In 2004, PACNJ trained representatives from 2000 NJ schools. Nurses from these schools were surveyed on AAP use; 193 surveys were returned (response rate=9.7%). This survey was revised to obtain data more systematically; open-ended questions were changed to multiple-choice. More explicit choices on obstacles to PACNJ AAP use were provided. In 2005, the response rate improved to 19.3% (714/3700 schools).
79 schools responded in both 2004 and 2005; the percentage of school nurses who reported having PACNJ's AAP on file increased significantly from 2004 (69.6%) to 2005 (80.5%, p=0.043). These data are being further analyzed for other trends.

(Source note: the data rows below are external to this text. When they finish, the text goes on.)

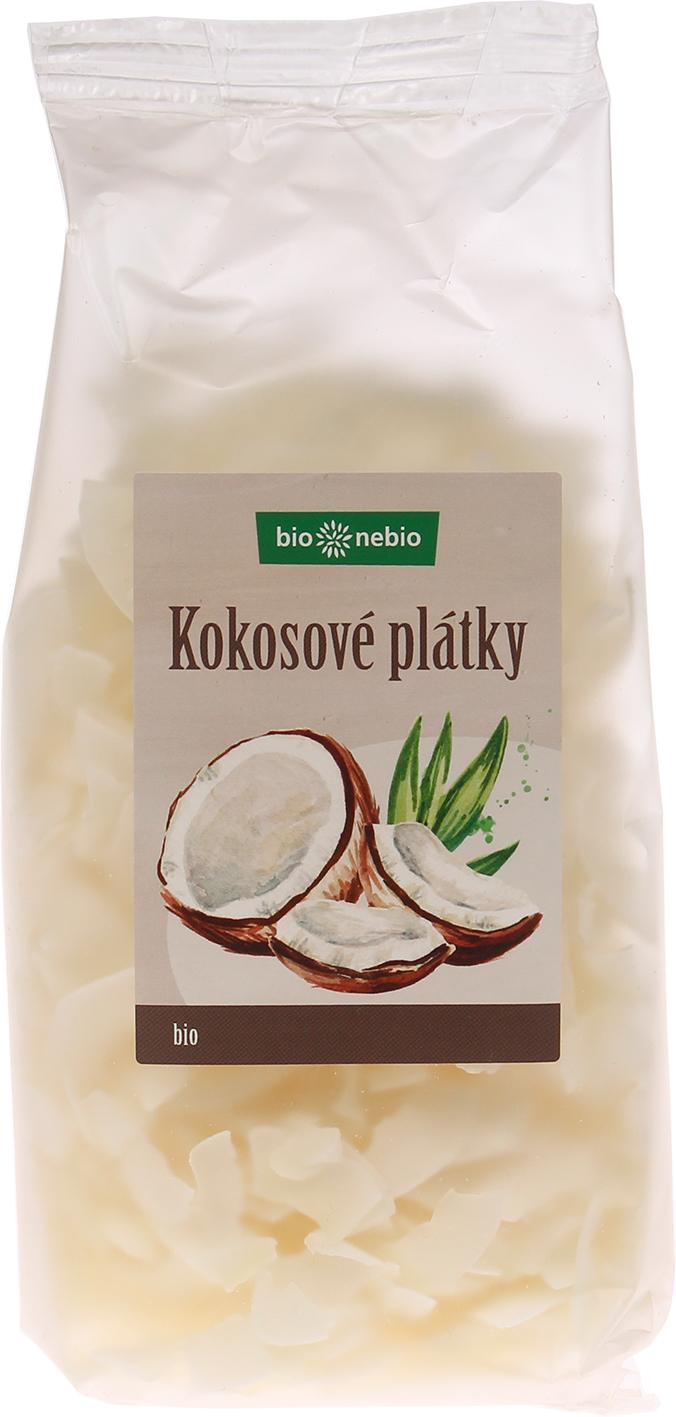 Bio kokosové plátky bio*nebio 150 g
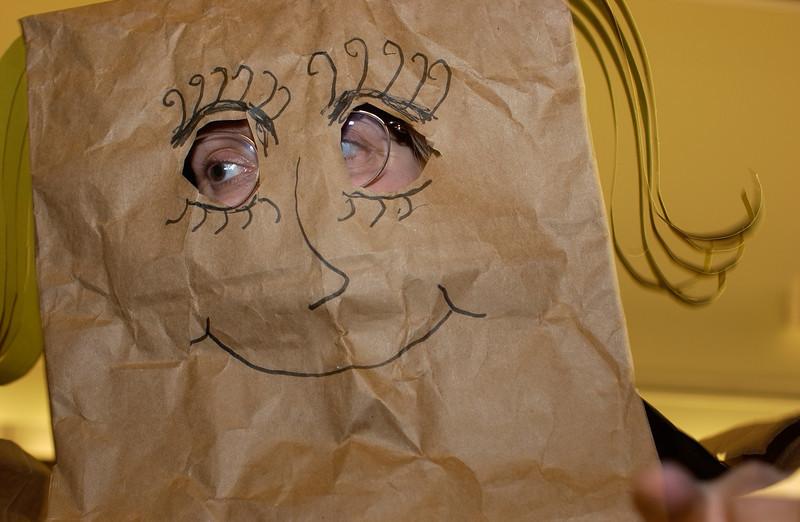 Brookfield Halloween 2003 0333.jpg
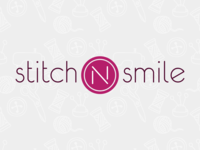 Stitch-N-Smile logo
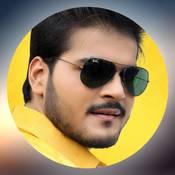 Arvind Akela Songs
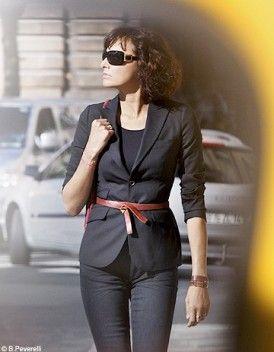 Inès de la Fressange sort le guide de son Paris fashion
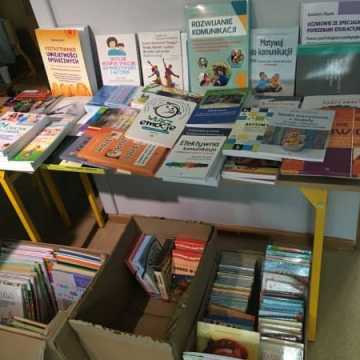 """Konferencja z """"Kształcenia specjalnego"""" w SOSW w Radomsku"""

Among nurses who completed the 2005 survey, a significantly greater percentage with the PACNJ AAP on file (21.3%) reported a reduction in early dismissal among students with asthma, compared to the percentage not using the PACNJ AAP (13.4%) (Fisher's exact, p=0.005). Thus, using PACNJ's AAP in schools was effective, as measured by reduced early dismissal due to asthma symptoms.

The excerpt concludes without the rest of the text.